A Gardner citizen appeared at the July 5 city council meeting to describe her experience with fireworks this past July. She said she had made phone calls to all city council members to voice her concerns and one was “disrespectful.” Photo courtesy of Rick Poppitz


Rick Poppitz
Special to The Gardner News
The topic of fireworks was not on the meeting agenda, but it was brought up in the public comments portion of the meeting. Two residents came to thank council for lifting the fireworks ban. Two others, and a former mayor, voiced concerns with it.
The first citizen to speak identified himself as a past member of the planning commission and former president of the Jaycees, who helped start the city’s public fireworks display in the beginning.
He reported that this past weekend he had been subject to “professional shooters” that were “shooting on USD 231 property without permit, insurance or permission.”

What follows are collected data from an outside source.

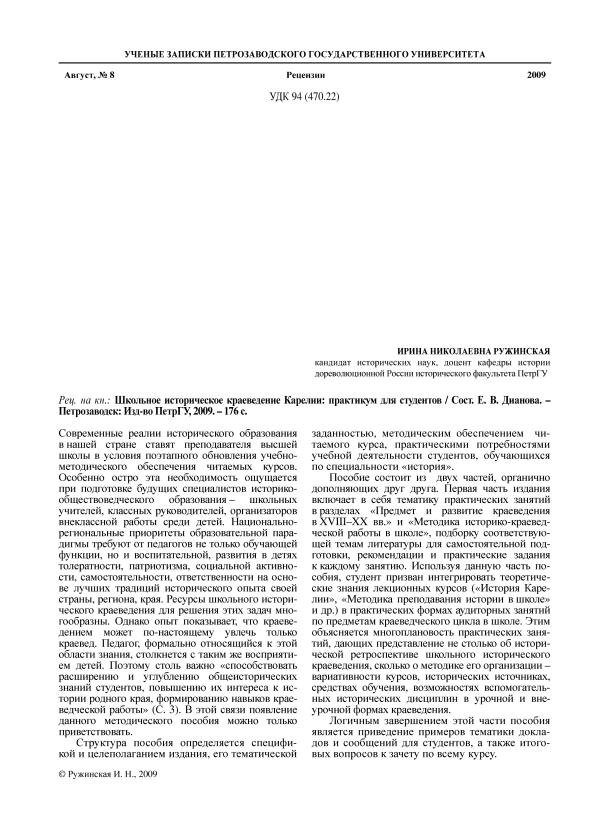 УЧЕНЫЕ ЗАПИСКИ ПЕТРОЗАВОДСКОГО ГОСУДАРСТВЕННОГО УНИВЕРСИТЕТА

Август, № 8 Рецензии 2009

УДК 94 (470.22)

ИРИНА НИКОЛАЕВНА РУЖИНСКАЯ
кандидат исторических наук, доцент кафедры истории дореволюционной России исторического факультета ПетрГУ

Рец. на кн.: Школьное историческое краеведение Карелии: практикум для студентов / Сост. Е. В. Дианова. – Петрозаводск: Изд-во ПетрГУ, 2009. – 176 с.

Современные реалии исторического образования в нашей стране ставят преподавателя высшей школы в условия поэтапного обновления учебно-методического обеспечения читаемых курсов. Особенно остро эта необходимость ощущается при подготовке будущих специалистов историко-обществоведческого образования – школьных учителей, классных руководителей, организаторов внеклассной работы среди детей. Национально-региональные приоритеты образовательной парадигмы требуют от педагогов не только обучающей функции, но и воспитательной, развития в детях толерантности, патриотизма, социальной активности, самостоятельности, ответственности на основе лучших традиций исторического опыта своей страны, региона, края. Ресурсы школьного исторического краеведения для решения этих задач многообразны. Однако опыт показывает, что краеведением может по-настоящему увлечь только краевед. Педагог, формально относящийся к этой области знания, столкнется с таким же восприятием детей. Поэтому столь важно «способствовать расширению и углублению общеисторических знаний студентов, повышению их интереса к истории родного края, формированию навыков краеведческой работы» (С. 3). В этой связи появление данного методического пособия можно только приветствовать.

Структура пособия определяется спецификой и целеполаганием издания, его тематической заданностью, методическим обеспечением читаемого курса, практическими потребностями учебной деятельности студентов, обучающихся по специальности «история».

Пособие состоит из двух частей, органично дополняющих друг друга. Первая часть издания включает в себя тематику практических занятий в разделах «Предмет и развитие краеведения в XVIII–XX вв.» и «Методика историко-краеведческой работы в школе», подборку соответствующей темам литературы для самостоятельной подготовки, рекомендации и практические задания к каждому занятию. Используя данную часть пособия, студент призван интегрировать теоретические знания лекционных курсов («История Карелии», «Методика преподавания истории в школе» и др.) в практических формах аудиторных занятий по предметам краеведческого цикла в школе. Этим объясняется многоплановость практических занятий, дающих представление не столько об исторической ретроспективе школьного исторического краеведения, сколько о методике его организации – вариативности курсов, исторических источниках, средствах обучения, возможностях вспомогательных исторических дисциплин в урочной и внеурочной формах краеведения.

Логичным завершением этой части пособия является приведение примеров тематики докладов и сообщений для студентов, а также итоговых вопросов к зачету по всему курсу.

© Ружинская И. Н., 2009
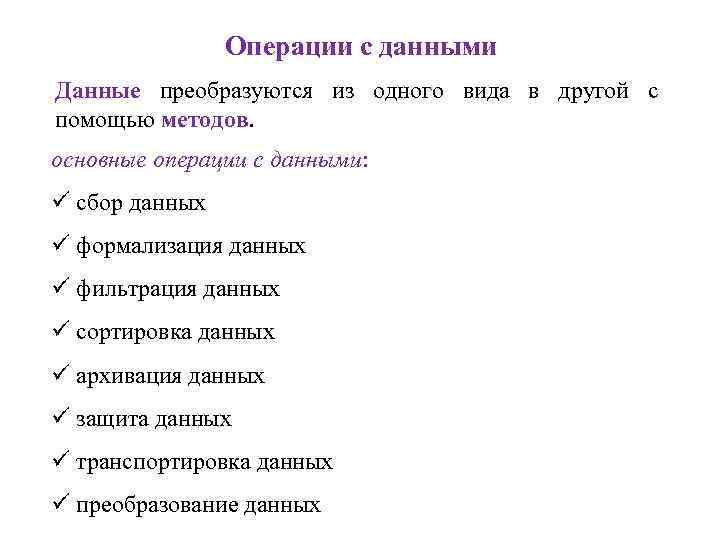 Операции с данными

Данные преобразуются из одного вида в другой с помощью методов.

основные операции с данными:

✓ сбор данных

✓ формализация данных

✓ фильтрация данных

✓ сортировка данных

✓ архивация данных

✓ защита данных

✓ транспортировка данных

✓ преобразование данных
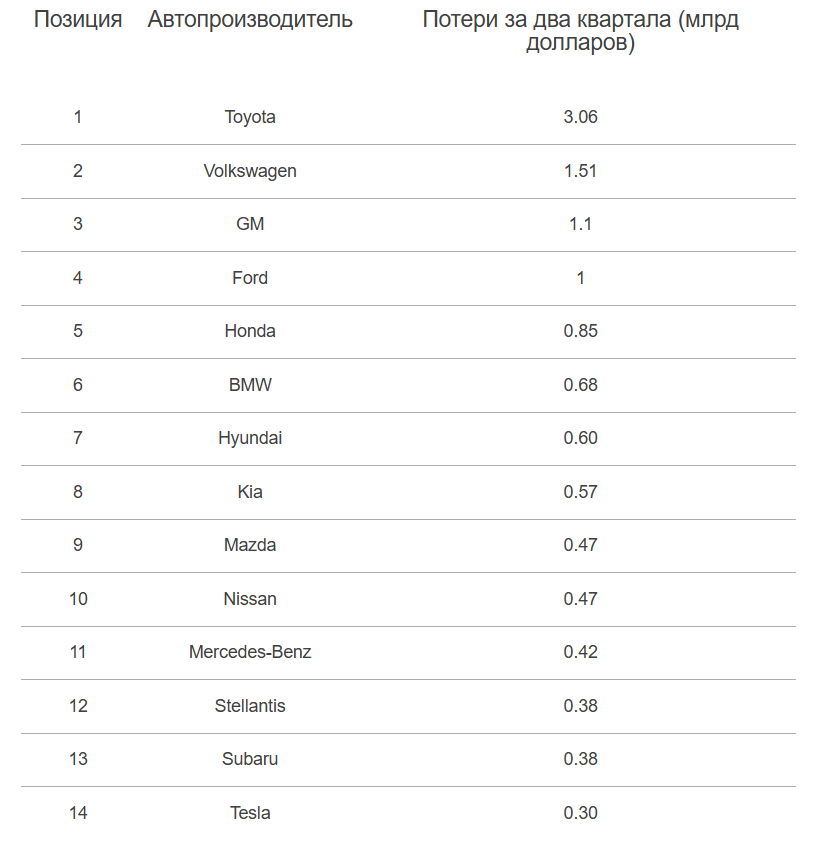 | Позиция | Автопроизводитель | Потери за два квартала (млрд долларов) |
|---|---|---|
| 1 | Toyota | 3.06 |
| 2 | Volkswagen | 1.51 |
| 3 | GM | 1.1 |
| 4 | Ford | 1 |
| 5 | Honda | 0.85 |
| 6 | BMW | 0.68 |
| 7 | Hyundai | 0.60 |
| 8 | Kia | 0.57 |
| 9 | Mazda | 0.47 |
| 10 | Nissan | 0.47 |
| 11 | Mercedes-Benz | 0.42 |
| 12 | Stellantis | 0.38 |
| 13 | Subaru | 0.38 |
| 14 | Tesla | 0.30 |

He continued, “I hope  council is prepared for the joint liabilities that can happen now. That wasn’t in your discussions, so I don’t know.”
Later in the meeting, James Pruetting, police chief, confirmed that evidence of class B fireworks use had been found at Sunflower school.
Another citizen who appeared said she had contacted all five city council members by phone earlier in the day to tell them about her negative experiences over the recent holiday.  She said people were shooting fireworks in the streets and debris had to be cleaned from her yard, swimming pool and everything outside.
She said that when she contacted council members by phone, one was not polite.
“It was Rich Melton that was very disrespectful on our phone call,”she said.
Melton replied, “It was me. I admit it. I don’t think that surprises anybody up here.”
After public comments,  the meeting returned to agenda items but fireworks were again briefly discussed in council updates at the end of the meeting.
Todd Winters, council vice-president said, “I would like to revisit this at some point prior to next year. I think there’s some suggestions, maybe to help compromise, you know, people that want to shoot, that don’t want to shoot. At some point between now and then let’s get together and hash that out again.”
Chris Morrow, mayor, shared an e-mail he received from Carol Lehman, who served as Gardner mayor for 20 years.
“I am respectfully asking you to revisit the ordinance allowing fireworks within the city of Gardner,” the e-mail began.
“When Carol Lehman speaks, I listen,” said Morrow.